- **Document passage**:
========================================================================

A resident of the asylum shelter where Yousif A. lived described him as smoking a lot of cannabis and drinking alcohol and added that he “always had a knife” on him for defence purposes.
Both he and Alaa S. are suspected of stabbing a 35-year-old German named Daniel Hillig on Sunday who later died of his wounds in hospital following the brutal attack.
On Sunday evening, 1,000 residents of the city formed a spontaneous demonstration after being called upon by a local far-right football hooligan firm. Several reports claimed that members of the Sunday protest had targetted anyone who looked like a foreigner with at least three criminal complaints being filed.
A larger protest was held on Monday with estimates of around 7,500 people attending.
On Thursday, yet another protest took place when Minister-President of Saxony and member of German Chancellor Angela Merkel’s Christian Democratic Union (CDU) Michael Kretschmer visited the city.
“I came to this livable city with great enthusiasm, which has left behind very disturbing events in recent days,” he said and added: “Decent people live here in Chemnitz. You should not put them under general suspicion”, he said.
The protests have been widely condemned as “far-right” by the German media and most recently by United Nations High Commissioner for Human Rights Zeid Ra’ad Al Hussein.
Mr Hussein reacted to reports of a small number of people giving Hitler salutes during one of the protests saying: “I think it’s fundamentally important for politicians across Europe to denounce this.”

========================================================================

- **Excerpted data**:
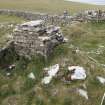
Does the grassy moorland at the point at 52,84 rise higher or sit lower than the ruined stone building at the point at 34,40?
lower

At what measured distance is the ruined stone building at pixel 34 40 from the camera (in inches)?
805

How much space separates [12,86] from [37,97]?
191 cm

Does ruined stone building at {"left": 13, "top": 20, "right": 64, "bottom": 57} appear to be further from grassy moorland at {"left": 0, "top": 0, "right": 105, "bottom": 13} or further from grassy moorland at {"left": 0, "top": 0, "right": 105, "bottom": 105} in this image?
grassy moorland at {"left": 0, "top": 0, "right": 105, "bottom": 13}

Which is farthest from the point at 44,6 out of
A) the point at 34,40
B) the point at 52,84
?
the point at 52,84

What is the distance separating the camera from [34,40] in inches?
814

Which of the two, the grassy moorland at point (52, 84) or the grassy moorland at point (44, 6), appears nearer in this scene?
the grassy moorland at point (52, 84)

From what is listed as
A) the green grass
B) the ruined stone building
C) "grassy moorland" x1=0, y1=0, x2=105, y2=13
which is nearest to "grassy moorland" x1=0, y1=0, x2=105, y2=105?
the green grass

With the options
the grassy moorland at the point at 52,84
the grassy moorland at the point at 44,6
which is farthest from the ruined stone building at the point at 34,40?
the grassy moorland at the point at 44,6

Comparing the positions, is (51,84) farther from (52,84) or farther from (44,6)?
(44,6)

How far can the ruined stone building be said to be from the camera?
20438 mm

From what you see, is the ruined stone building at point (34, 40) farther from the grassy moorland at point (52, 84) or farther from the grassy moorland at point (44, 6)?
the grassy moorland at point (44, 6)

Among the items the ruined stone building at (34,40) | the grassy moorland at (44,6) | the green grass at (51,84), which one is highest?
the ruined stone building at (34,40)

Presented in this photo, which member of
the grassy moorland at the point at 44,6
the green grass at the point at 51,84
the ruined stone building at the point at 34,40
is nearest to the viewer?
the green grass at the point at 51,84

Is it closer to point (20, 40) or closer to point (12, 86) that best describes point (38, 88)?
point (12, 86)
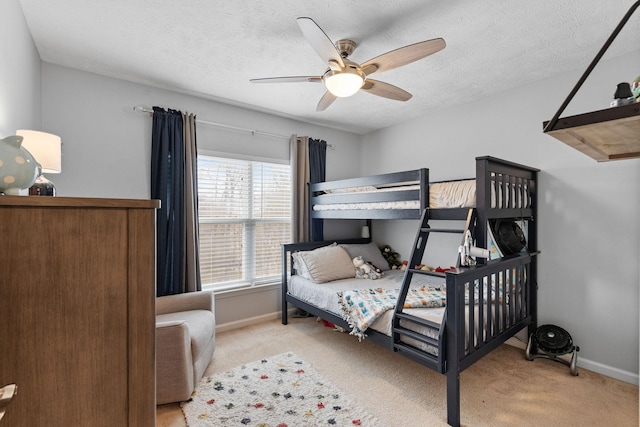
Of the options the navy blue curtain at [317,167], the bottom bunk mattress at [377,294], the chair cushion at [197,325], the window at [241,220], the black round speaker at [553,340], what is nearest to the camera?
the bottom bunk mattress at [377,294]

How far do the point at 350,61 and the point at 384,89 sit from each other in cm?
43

========================================================================

- **Explore the material**:
- a) According to the Chemnitz passage, about how many people were estimated to attend the Monday protest?
- b) List every person named in the Chemnitz passage.
The entries are not used in any of these tasks.

- **Written answers**:
- a) Around 7,500 people.

- b) Yousif A., Alaa S., Daniel Hillig, Angela Merkel, Michael Kretschmer, Zeid Ra’ad Al Hussein